It’s as simple as this, Yuta Watanabe keeps that thang on him. The 28-year-old lefty out of George Washington currently leads the entire NBA in three-point accuracy with a 57.1 percent clip from beyond the arc.
Joe Harris, a two-time three-point percentage leader, put it best when he said that Watanabe “definitely got a flamethrower right now. Watanabe’s getting the most out of his job as one of Brooklyn’s lowkey most dangerous long-distance marksmen due to Kevin Durant drawing attention as a premiere walking bucket and Ben Simmons pushing the tempo whenever he gets the ball in transition.
“Yeah, my shots are easy because of KD, Ben, those guys pushing the ball, giving me great passes,” Watanabe told The New York Post. “So I’ve got to appreciate them for giving me great passes. And my job is just make those open shots. So, I’m going to just keep shooting with confidence. I know I can do that.”
On Sunday, the fifth-year small forward helped deliver Brooklyn’s 127-115 win over Memphis with 16 points on 4-6 shooting from deep, hitting all of his triples in the pivotal fourth quarter, and received a standing O from the Barclays Center faithful and received warm congratulations from KD.
Durant went on to say that the Nets “love his energy” and that “he’s playing great.”
“He’s playing great,” Durant said. “We love his energy. He’s hitting big shots for us. So you always get excited for your teammates, especially guys who come in and don’t necessarily have a guaranteed spot on the team but work their way into the rotation and put their imprint on the game from Day 1.

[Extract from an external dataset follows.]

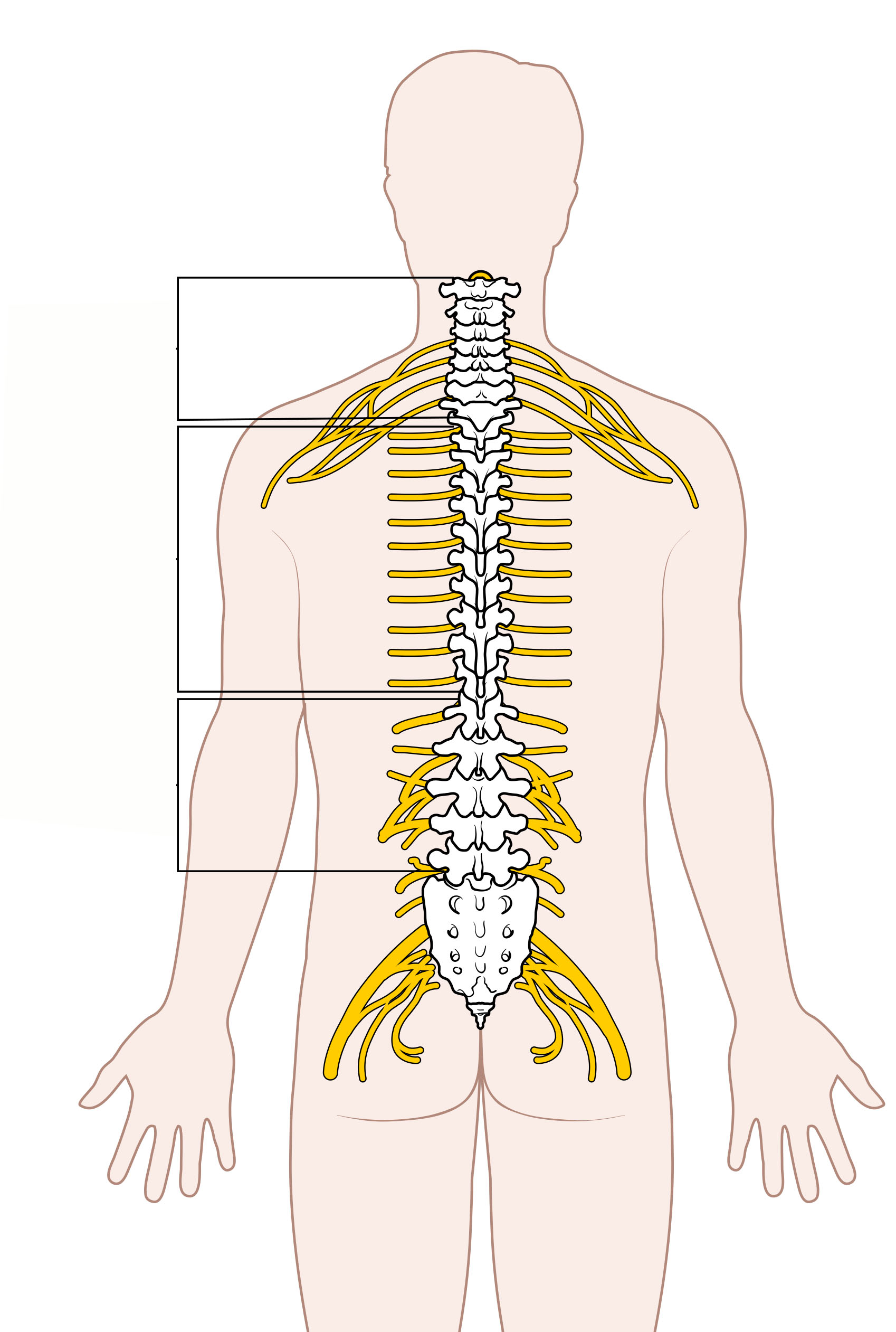 File:Diagram of the Spinal Cord Unlabeled.jpg - Wikimedia ...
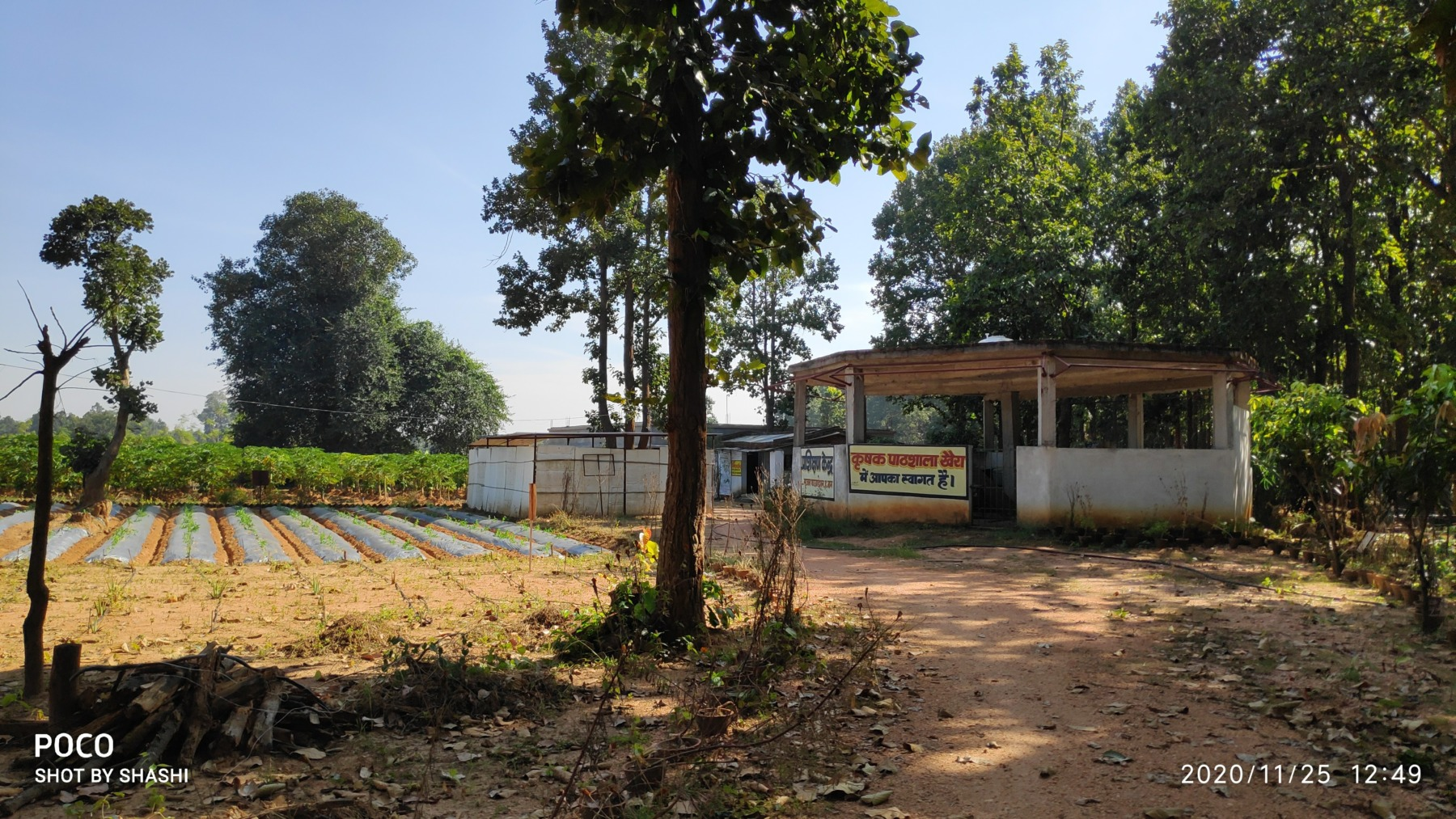 An overview of Farmers Field School in Khaira, Hazaribagh.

“So I’m excited for him, and at this point, I think we should expect that he’ll go out there and play good basketball. I’m not saying he’s going to make every shot and shoot 70 percent from the floor for the rest of the year, but he’s playing solid ball on both ends of the floor. But we expect that from him now.”
The 28-year-old has reached double-figures in a career-best four straight contests and is averaging 8.1 points per game on 60.9 percent shooting from the field and the aforementioned 57.1 percent shooting from beyond the arc.